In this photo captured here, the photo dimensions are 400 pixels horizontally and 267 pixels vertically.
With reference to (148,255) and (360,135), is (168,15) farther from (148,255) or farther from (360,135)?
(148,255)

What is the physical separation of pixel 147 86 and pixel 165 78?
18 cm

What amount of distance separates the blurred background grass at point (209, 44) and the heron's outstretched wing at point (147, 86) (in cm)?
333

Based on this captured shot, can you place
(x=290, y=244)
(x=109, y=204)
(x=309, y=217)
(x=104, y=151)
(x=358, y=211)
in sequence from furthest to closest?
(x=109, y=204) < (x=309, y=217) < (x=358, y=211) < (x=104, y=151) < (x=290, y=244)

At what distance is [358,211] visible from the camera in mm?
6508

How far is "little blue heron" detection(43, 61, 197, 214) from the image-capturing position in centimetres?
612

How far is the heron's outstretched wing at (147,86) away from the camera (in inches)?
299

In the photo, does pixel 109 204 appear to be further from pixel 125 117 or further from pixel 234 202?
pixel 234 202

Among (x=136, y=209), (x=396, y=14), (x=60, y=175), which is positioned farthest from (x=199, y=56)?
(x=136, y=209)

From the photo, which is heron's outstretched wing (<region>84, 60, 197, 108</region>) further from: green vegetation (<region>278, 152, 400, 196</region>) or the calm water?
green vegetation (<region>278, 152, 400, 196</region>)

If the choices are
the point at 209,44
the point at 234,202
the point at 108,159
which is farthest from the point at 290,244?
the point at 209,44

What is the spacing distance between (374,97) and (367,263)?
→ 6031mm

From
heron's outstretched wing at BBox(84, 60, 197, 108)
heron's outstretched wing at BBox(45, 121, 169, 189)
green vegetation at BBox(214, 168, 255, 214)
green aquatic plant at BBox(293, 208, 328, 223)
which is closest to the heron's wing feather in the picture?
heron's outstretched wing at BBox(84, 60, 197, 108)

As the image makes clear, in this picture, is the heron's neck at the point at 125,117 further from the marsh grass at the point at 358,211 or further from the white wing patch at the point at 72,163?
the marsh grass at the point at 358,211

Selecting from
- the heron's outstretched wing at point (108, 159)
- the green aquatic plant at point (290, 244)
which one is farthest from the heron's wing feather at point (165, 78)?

> **Exercise**: Rewrite the records above, changing every "photo" to "image" and leaving all else as it is.

> **Task answer**:
In this image captured here, the image dimensions are 400 pixels horizontally and 267 pixels vertically.
With reference to (148,255) and (360,135), is (168,15) farther from (148,255) or farther from (360,135)?
(148,255)

What is the physical separation of pixel 147 86 and pixel 165 78?
18 cm

What amount of distance separates the blurred background grass at point (209, 44) and the heron's outstretched wing at point (147, 86) (in cm)?
333

Based on this captured shot, can you place
(x=290, y=244)
(x=109, y=204)
(x=309, y=217)
(x=104, y=151)
(x=358, y=211)
in sequence from furthest to closest?
(x=109, y=204) < (x=309, y=217) < (x=358, y=211) < (x=104, y=151) < (x=290, y=244)

At what distance is [358,211] visible from the camera in mm?
6508

How far is "little blue heron" detection(43, 61, 197, 214) from the image-capturing position in centimetres?
612

How far is the heron's outstretched wing at (147,86) away from the camera (in inches)?
299

In the image, does pixel 109 204 appear to be further from pixel 125 117 or further from pixel 234 202?
pixel 234 202

Among (x=136, y=209), (x=396, y=14), (x=60, y=175), which is positioned farthest from (x=199, y=56)?
(x=136, y=209)

From the image, which is heron's outstretched wing (<region>84, 60, 197, 108</region>) further from: green vegetation (<region>278, 152, 400, 196</region>) or the calm water?
green vegetation (<region>278, 152, 400, 196</region>)

If the choices are
the point at 209,44
the point at 234,202
the point at 108,159
which is farthest from the point at 290,244?
the point at 209,44

What is the spacing distance between (374,97) and (367,263)?
→ 6031mm

From
heron's outstretched wing at BBox(84, 60, 197, 108)
heron's outstretched wing at BBox(45, 121, 169, 189)
green vegetation at BBox(214, 168, 255, 214)
green aquatic plant at BBox(293, 208, 328, 223)
which is closest to the heron's wing feather in the picture?
heron's outstretched wing at BBox(84, 60, 197, 108)

As the image makes clear, in this picture, is the heron's neck at the point at 125,117 further from the marsh grass at the point at 358,211 or further from the white wing patch at the point at 72,163?
the marsh grass at the point at 358,211

Selecting from
- the heron's outstretched wing at point (108, 159)
- the green aquatic plant at point (290, 244)
which one is farthest from the heron's wing feather at point (165, 78)?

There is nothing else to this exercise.